** STATED EXERCISE **
Copy out the entries again word for word, from the line containing "From this provided" through the end of the entries, including both of those lines.

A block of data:
════════════════════

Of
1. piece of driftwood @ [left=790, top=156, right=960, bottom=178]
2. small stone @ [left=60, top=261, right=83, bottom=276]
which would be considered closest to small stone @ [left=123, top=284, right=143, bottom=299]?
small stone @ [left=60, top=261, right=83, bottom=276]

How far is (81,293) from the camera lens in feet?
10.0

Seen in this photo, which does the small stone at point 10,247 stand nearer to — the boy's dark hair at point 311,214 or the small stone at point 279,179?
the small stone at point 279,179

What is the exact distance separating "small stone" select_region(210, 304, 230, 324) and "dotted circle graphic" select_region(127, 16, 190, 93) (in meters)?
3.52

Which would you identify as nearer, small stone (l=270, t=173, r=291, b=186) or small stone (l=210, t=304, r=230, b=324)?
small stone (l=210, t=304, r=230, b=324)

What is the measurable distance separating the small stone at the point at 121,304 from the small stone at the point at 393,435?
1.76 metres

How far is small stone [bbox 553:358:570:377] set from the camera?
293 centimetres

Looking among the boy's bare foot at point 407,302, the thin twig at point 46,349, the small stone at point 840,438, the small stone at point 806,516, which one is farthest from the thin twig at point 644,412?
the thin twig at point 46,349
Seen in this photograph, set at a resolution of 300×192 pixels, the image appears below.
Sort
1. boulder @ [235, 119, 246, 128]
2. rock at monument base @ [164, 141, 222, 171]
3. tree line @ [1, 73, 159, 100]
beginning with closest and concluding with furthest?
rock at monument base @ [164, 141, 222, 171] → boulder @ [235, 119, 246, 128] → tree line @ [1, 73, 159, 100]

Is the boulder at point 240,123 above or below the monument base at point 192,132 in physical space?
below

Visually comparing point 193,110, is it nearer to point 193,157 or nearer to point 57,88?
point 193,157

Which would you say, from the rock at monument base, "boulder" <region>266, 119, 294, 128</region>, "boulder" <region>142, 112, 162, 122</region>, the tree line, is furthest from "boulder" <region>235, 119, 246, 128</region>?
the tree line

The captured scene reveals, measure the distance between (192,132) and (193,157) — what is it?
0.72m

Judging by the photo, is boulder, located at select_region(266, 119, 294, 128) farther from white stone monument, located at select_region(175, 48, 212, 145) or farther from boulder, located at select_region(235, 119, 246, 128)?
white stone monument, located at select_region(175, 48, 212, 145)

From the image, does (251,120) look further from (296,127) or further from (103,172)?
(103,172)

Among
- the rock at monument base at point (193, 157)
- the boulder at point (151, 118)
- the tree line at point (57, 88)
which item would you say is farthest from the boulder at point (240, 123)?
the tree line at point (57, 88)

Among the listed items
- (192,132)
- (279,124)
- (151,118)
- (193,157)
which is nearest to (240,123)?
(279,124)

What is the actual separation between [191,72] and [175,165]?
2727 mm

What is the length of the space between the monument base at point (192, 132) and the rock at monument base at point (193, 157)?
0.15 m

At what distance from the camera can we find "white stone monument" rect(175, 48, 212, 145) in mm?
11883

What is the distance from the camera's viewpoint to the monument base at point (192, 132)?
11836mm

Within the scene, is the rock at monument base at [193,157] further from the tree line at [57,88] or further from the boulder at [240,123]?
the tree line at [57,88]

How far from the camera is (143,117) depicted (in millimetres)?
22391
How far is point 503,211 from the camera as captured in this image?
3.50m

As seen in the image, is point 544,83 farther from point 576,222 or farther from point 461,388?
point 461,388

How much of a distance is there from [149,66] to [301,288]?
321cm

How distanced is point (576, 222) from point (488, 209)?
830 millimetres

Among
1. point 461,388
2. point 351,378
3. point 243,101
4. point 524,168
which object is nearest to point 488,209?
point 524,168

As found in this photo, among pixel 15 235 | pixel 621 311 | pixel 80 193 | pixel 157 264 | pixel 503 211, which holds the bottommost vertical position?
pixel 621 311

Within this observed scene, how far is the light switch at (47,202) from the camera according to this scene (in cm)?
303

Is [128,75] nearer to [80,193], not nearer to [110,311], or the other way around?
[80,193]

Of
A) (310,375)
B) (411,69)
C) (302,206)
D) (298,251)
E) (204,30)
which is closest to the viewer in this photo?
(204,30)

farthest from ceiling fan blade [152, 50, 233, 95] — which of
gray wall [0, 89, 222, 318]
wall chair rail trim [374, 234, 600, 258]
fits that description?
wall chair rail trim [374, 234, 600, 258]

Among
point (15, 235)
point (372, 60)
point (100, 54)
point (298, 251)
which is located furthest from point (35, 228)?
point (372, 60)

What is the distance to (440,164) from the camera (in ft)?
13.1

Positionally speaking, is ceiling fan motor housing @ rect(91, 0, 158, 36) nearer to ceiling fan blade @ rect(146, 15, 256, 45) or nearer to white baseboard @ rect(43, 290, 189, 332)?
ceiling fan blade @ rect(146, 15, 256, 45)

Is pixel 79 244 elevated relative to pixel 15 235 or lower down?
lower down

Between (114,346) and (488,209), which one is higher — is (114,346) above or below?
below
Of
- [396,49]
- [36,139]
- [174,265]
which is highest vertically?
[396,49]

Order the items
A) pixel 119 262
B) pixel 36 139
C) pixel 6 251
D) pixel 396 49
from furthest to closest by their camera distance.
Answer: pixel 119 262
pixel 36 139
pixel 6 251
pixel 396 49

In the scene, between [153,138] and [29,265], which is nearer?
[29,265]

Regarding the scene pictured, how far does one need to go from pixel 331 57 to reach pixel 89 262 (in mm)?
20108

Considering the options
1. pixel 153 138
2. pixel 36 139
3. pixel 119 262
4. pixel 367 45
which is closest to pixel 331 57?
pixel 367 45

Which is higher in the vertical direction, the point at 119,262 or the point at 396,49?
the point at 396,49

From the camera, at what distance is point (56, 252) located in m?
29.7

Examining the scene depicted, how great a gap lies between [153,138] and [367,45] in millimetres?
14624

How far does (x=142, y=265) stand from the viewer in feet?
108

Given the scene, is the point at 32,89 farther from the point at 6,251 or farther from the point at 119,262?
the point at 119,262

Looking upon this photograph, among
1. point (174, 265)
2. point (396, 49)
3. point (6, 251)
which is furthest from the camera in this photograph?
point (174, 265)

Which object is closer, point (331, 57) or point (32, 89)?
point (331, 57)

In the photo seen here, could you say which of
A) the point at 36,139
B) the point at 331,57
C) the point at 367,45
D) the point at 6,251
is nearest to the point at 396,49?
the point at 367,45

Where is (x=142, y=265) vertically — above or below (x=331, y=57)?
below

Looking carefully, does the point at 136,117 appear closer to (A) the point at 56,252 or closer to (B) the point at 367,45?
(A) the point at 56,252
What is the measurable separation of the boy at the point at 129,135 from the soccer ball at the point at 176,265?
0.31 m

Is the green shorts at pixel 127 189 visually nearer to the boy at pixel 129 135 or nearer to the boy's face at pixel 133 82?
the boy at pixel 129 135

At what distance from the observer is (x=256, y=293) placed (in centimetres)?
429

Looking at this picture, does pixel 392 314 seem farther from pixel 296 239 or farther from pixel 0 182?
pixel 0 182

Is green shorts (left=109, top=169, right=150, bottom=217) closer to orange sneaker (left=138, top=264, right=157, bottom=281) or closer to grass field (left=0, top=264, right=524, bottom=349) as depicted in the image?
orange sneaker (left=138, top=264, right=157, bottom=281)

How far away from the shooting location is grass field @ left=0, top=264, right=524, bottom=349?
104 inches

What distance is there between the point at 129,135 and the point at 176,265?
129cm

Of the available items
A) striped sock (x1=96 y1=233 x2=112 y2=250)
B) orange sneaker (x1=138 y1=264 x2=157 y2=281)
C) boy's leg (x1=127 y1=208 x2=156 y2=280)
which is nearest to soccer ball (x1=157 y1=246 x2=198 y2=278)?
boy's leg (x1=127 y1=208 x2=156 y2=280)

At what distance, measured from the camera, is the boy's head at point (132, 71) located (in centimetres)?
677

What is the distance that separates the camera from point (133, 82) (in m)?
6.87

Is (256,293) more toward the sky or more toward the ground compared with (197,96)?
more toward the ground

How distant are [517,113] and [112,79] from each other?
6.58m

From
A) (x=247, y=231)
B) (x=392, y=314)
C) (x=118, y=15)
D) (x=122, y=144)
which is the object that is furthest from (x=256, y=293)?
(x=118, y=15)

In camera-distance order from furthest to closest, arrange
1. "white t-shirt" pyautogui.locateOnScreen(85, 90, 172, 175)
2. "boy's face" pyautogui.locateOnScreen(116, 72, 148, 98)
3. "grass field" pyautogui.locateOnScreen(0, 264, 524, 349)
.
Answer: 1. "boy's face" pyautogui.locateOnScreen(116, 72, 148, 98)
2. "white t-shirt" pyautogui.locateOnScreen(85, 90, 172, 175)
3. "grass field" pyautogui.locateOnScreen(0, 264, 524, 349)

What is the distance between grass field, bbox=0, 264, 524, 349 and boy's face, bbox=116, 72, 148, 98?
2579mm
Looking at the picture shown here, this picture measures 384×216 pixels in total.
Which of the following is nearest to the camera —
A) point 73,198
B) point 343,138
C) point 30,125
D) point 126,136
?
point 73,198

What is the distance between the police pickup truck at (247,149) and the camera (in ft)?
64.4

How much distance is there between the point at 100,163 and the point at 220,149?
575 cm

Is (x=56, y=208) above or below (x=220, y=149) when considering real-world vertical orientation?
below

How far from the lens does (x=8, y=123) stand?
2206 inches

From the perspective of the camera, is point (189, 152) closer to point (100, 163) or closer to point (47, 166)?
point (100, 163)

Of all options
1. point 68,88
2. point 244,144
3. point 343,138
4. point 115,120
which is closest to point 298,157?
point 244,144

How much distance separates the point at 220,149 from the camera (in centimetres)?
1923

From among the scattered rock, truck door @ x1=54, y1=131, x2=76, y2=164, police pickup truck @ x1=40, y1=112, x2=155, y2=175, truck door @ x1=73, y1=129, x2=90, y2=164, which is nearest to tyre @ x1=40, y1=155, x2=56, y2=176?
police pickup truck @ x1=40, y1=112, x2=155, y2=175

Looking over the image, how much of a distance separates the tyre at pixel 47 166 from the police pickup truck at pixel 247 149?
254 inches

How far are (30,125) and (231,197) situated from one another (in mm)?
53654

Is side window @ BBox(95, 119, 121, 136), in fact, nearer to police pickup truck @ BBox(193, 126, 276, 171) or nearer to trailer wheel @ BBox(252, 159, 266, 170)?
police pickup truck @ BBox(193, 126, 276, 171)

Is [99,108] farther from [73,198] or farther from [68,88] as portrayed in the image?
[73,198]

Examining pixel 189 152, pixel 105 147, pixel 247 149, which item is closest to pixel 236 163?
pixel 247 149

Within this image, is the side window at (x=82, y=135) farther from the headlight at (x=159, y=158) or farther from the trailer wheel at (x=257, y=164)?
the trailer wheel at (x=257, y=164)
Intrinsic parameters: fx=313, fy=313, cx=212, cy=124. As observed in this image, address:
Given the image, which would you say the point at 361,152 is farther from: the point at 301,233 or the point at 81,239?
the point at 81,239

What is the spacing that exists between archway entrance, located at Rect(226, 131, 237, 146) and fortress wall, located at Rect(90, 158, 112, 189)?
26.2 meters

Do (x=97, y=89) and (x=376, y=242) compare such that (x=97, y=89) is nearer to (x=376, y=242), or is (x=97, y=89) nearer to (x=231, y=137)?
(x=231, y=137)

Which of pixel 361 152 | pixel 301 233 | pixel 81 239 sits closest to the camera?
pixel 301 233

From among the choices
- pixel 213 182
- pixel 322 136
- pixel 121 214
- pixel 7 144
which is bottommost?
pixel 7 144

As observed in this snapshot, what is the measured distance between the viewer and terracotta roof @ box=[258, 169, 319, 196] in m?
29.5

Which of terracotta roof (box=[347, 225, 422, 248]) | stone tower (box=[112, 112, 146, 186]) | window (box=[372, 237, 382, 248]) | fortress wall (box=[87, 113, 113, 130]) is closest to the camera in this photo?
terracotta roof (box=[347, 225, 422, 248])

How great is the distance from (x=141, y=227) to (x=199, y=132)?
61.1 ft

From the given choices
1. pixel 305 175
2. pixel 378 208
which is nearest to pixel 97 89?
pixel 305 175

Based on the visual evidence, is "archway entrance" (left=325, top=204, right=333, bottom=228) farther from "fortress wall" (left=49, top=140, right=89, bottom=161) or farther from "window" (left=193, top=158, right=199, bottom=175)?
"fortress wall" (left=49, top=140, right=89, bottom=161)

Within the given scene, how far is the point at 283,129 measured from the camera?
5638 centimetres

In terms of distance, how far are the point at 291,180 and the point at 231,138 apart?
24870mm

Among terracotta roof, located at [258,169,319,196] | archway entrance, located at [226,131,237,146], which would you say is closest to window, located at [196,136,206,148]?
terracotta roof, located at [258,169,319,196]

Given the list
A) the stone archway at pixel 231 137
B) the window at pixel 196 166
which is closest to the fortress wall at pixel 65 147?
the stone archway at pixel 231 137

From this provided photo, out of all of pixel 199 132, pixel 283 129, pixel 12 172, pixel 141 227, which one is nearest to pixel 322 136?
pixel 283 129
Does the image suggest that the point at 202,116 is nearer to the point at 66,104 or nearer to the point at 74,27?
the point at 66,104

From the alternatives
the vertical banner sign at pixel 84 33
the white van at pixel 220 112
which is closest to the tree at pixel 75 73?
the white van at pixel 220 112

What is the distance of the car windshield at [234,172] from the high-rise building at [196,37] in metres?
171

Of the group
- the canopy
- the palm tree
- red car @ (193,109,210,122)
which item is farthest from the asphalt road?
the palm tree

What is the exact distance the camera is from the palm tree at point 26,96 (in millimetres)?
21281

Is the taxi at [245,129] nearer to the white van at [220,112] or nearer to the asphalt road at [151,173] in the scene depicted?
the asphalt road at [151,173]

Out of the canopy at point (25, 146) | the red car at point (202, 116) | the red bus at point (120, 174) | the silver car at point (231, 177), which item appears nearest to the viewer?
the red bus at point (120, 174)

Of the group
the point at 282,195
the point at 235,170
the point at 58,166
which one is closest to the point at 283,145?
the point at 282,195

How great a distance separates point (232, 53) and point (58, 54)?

════════════════════

** SOLUTION TO THE EXERCISE **
From this provided photo, out of all of pixel 199 132, pixel 283 129, pixel 12 172, pixel 141 227, which one is nearest to pixel 322 136?
pixel 283 129
Does the image suggest that the point at 202,116 is nearer to the point at 66,104 or nearer to the point at 74,27?
the point at 66,104

From the alternatives
the vertical banner sign at pixel 84 33
the white van at pixel 220 112
which is closest to the tree at pixel 75 73?
the white van at pixel 220 112

What is the distance of the car windshield at [234,172] from the high-rise building at [196,37] in metres?
171

Of the group
- the canopy
- the palm tree
- red car @ (193,109,210,122)
which item is farthest from the asphalt road?
the palm tree

What is the exact distance the camera is from the palm tree at point 26,96 (in millimetres)?
21281

Is the taxi at [245,129] nearer to the white van at [220,112] or nearer to the asphalt road at [151,173] in the scene depicted?
the asphalt road at [151,173]

Out of the canopy at point (25, 146) | the red car at point (202, 116) | the red bus at point (120, 174) | the silver car at point (231, 177), which item appears nearest to the viewer?
the red bus at point (120, 174)

Of the group
the point at 282,195
the point at 235,170
the point at 58,166
which one is closest to the point at 283,145?
the point at 282,195

How great a distance separates point (232, 53) and point (58, 54)?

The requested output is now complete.